This paper proposes a systematic and novel component level co-rotational (CR) framework, for upgrading existing 3D continuum finite elements to flexible multibody analysis. Without using any model reduction techniques, the high efficiency is achieved through sophisticated operations in both modeling and numerical implementation phrases. In modeling phrase, as in conventional 3D nonlinear finite analysis, the nodal absolute coordinates are used as the system generalized coordinates, therefore simple formulations of the inertia force terms can be obtained. For the elastic force terms, inspired by existing floating frame of reference formulation (FFRF) and conventional element-level CR formulation, a component-level CR modeling strategy is developed. By in combination with Schur complement theory and fully exploring the nature of the component-level CR modeling method, an extremely efficient procedure is developed, which enables us to transform the linear equations raised from each Newton-Raphson iteration step into linear systems with constant coefficient matrix. The coefficient matrix thus can be pre-calculated and decomposed only once, and at all the subsequent time steps only back substitutions are needed, which avoids frequently updating the Jacobian matrix and avoids directly solving the large-scale linearized equation in each iteration.
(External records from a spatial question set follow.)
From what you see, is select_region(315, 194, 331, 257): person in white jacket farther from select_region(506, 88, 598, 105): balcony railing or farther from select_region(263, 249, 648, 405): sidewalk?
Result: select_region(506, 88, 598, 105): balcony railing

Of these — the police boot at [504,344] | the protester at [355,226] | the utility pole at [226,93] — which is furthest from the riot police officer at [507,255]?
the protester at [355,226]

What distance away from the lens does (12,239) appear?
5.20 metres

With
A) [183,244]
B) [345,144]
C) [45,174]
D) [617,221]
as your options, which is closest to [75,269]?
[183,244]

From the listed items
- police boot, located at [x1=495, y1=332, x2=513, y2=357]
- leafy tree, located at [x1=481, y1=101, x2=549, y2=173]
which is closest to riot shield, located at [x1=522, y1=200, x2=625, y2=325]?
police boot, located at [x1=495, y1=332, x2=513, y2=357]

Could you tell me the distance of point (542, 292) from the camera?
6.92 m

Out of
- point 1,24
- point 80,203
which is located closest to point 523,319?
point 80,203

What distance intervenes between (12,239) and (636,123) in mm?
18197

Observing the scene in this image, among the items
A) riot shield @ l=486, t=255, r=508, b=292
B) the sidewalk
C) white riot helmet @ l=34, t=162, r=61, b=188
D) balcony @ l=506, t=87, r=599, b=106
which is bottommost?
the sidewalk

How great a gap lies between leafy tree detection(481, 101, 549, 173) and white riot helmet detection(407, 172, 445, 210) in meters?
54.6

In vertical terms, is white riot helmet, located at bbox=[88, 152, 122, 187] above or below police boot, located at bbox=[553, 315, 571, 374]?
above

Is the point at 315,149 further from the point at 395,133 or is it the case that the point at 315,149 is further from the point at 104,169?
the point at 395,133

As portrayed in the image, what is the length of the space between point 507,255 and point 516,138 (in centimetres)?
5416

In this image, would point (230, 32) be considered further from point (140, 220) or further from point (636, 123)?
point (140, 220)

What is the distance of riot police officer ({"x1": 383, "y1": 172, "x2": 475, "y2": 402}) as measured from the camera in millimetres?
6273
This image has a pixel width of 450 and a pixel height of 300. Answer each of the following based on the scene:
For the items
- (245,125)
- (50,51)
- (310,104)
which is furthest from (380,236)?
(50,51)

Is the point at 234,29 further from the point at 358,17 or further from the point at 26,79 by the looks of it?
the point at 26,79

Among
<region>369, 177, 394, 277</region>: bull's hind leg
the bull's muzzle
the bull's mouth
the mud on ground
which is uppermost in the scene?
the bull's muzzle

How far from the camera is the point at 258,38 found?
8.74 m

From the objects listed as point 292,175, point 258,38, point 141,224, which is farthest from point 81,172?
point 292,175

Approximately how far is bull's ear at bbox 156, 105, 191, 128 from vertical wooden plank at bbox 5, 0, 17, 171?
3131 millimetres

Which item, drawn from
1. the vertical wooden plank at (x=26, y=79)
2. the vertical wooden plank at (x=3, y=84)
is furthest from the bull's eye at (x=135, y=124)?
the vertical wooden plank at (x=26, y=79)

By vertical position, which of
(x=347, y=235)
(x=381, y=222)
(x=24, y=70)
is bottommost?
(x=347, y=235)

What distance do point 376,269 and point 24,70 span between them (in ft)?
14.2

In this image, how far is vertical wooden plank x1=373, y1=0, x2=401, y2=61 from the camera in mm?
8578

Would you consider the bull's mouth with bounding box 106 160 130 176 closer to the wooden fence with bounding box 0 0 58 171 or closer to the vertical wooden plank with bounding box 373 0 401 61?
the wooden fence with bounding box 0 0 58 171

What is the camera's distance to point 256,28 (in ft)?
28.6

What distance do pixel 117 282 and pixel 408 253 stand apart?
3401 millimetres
Multiple examples are presented to demonstrate the performance of the proposed framework.

翻译：本文提出了一种系统且新颖的组件级共旋（CR）框架，用于将现有三维连续体有限元方法升级至柔性多体分析。在不采用任何模型降阶技术的情况下，通过建模与数值实现阶段的精细化操作实现了高效率。在建模阶段，与传统三维非线性有限分析相同，采用节点绝对坐标作为系统广义坐标，从而可推导出惯性力项的简洁表达式。针对弹性力项，受现有浮动参考系公式（FFRF）和传统单元级CR公式的启发，发展了一种组件级CR建模策略。通过结合舒尔补理论并充分挖掘组件级CR建模方法的本质，开发了一种极其高效的求解流程：该方法可将每个牛顿-拉夫森迭代步产生的线性方程组转化为具有常系数矩阵的线性系统。该系数矩阵可仅预计算并分解一次，在后续所有时间步中仅需进行回代，从而避免了频繁更新雅可比矩阵，并省去了每个迭代步中直接求解大规模线性化方程的需求。多个算例验证了所提出框架的性能。